Tuesday, November 23, 2010

Kubrick and 2001: A Space Odyssey

When people ask me what my favourite film is I have a conditioned response, which is 2001. I love many films but this one has indeed affected my life the greatest, in the ways I think, what I love about art and life. After having seen the film numerous times I decided to read the novelization of the script, which was written both by Kubrick and Clarke with the novel being written only by Arthur C Clarke, one of the most amazing writers and thinkers of my generation and the one before it. The novel explained the film in a way I don't think I would have ever understood if I had watched the film many more times over without reading the book. It made the film more alive for me. It explained the monolith and its role in the film. The ending which is a mystery to most but not as much so if you read the novel.

here is a quote from Stanley Kubrick on the deeper meaning within the film:

"The God concept is at the heart of this film. It's unavoidable that it would be, once you believe that the universe is seething with advanced forms of intelligent life. Just think about it for a moment. There are a hundred billion stars in the galaxy and a hundred billion galaxies in the visible universe. Each star is a sun, like our own, probably with planets around them. The evolution of life, it is widely believed, comes as an inevitable consequence of a certain amount of time on a planet in a stable orbit which is not too hot or too cold. First comes chemical evolution -- chance rearrangements of basic matter, then biological evolution.

Think of the kind of life that may have evolved on those planets over the millennia, and think, too, what relatively giant technological strides man has made on earth in the six thousand years of his recorded civilization -- a period that is less than a single grain of sand in the cosmic hourglass. At a time when man's distant evolutionary ancestors were just crawling out of the primordial ooze, there must have been civilizations in the universe sending out their starships to explore the farthest reaches of the cosmos and conquering all the secrets of nature. Such cosmic intelligences, growing in knowledge over the aeons, would be as far removed from man as we are from the ants. They could be in instantaneous telepathic communication throughout the universe; they might have achieved total mastery over matter so that they can telekinetically transport themselves instantly across billions of light years of space; in their ultimate form they might shed the corporeal shell entirely and exist as a disembodied immortal consciousness throughout the universe.

Once you begin discussing such possibilities, you realize that the religious implications are inevitable, because all the essential attributes of such extraterrestrial intelligences are the attributes we give to God. What we're really dealing with here is, in fact, a scientific definition of God. And if these beings of pure intelligence ever did intervene in the affairs of man, so far removed would their powers be from our own understanding.
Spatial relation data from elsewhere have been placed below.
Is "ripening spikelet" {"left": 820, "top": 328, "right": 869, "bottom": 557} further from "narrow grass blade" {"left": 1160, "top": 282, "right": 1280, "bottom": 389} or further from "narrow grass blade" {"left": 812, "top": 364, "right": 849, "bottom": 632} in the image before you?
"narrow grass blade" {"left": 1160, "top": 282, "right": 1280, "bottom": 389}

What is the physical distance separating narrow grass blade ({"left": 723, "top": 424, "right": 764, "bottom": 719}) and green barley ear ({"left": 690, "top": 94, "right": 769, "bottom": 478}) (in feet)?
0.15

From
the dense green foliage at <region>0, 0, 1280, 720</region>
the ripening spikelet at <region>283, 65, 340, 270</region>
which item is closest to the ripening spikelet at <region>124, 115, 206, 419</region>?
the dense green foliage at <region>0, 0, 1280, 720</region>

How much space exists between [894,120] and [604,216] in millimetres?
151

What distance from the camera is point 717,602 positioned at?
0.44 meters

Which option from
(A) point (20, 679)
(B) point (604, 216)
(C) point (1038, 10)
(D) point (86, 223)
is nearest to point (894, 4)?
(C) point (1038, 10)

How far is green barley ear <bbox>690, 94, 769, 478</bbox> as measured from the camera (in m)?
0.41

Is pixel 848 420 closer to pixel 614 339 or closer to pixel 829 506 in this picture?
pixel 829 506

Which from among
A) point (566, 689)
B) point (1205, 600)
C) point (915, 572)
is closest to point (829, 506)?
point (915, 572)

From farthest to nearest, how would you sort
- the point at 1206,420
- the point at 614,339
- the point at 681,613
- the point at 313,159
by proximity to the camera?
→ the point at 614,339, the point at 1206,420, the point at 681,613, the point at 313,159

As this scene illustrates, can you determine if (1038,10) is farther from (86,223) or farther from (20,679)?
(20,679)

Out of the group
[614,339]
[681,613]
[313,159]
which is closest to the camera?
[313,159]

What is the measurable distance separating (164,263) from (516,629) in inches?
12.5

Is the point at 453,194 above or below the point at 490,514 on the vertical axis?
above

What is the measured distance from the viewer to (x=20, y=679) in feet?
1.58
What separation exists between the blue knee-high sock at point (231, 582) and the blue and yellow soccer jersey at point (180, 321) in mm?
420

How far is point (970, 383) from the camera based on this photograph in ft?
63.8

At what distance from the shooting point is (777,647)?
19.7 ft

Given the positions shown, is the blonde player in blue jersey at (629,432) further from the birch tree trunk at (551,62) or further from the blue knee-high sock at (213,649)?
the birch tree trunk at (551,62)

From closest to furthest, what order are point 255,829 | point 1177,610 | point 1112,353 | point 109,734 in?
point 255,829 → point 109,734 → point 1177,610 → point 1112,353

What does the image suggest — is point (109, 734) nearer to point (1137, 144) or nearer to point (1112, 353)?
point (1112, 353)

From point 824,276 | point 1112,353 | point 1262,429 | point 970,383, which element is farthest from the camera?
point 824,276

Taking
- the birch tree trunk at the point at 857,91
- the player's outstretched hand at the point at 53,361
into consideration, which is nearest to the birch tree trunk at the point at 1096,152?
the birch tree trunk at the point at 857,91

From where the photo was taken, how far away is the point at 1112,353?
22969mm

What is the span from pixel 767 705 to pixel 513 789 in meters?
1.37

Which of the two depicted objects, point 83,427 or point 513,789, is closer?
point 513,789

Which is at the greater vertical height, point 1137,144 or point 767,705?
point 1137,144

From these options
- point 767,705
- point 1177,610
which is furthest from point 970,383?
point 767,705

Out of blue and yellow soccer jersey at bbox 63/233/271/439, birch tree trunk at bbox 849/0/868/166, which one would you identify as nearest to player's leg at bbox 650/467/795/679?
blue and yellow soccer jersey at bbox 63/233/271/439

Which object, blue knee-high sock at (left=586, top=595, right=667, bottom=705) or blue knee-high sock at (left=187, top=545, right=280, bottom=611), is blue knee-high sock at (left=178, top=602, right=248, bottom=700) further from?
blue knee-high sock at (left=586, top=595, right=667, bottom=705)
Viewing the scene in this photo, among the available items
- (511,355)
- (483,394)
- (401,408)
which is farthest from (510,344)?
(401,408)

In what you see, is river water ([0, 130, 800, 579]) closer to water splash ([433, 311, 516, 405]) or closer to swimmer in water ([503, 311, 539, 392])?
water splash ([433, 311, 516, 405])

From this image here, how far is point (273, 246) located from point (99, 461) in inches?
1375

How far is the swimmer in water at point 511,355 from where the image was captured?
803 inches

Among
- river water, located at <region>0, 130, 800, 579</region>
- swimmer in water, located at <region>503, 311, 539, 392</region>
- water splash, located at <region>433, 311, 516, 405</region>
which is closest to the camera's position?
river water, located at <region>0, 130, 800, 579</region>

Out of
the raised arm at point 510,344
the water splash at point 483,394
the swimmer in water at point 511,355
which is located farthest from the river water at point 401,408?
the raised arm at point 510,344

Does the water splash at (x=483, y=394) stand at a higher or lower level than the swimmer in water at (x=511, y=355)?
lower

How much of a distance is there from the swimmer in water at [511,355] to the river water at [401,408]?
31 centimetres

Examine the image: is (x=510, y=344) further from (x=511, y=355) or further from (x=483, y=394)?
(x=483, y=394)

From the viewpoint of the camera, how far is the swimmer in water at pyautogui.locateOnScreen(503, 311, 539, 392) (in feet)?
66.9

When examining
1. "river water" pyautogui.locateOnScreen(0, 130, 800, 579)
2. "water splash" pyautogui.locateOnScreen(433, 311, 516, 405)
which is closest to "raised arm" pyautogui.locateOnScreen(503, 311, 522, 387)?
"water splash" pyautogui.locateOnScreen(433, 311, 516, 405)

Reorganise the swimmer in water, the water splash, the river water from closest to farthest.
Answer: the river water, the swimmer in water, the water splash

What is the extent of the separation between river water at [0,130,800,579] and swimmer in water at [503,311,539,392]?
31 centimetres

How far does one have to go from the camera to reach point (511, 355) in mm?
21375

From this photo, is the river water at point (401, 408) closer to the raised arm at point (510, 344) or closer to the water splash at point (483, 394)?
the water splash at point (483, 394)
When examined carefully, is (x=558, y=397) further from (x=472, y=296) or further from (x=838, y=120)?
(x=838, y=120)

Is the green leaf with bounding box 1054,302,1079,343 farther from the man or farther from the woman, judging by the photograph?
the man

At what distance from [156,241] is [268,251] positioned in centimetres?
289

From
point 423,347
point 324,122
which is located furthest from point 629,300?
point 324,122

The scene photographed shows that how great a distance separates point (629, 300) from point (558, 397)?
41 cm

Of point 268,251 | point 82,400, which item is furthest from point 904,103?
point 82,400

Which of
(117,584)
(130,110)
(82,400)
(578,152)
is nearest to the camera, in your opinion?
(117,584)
How would a sentient ant view the foot that crushes his anthill -- as the action of another being on a higher evolutionary scale than itself? Or as the divinely terrible intercession of God?"

So the monolith is essentially a calling card belonging to a highly evolved species that is just checkin in on the whole universe to see what is going on everywhere. Amazing film, wonderful story. 

Stanley Kubrick. 

Enough said. 


Not really but that is all I am saying for now.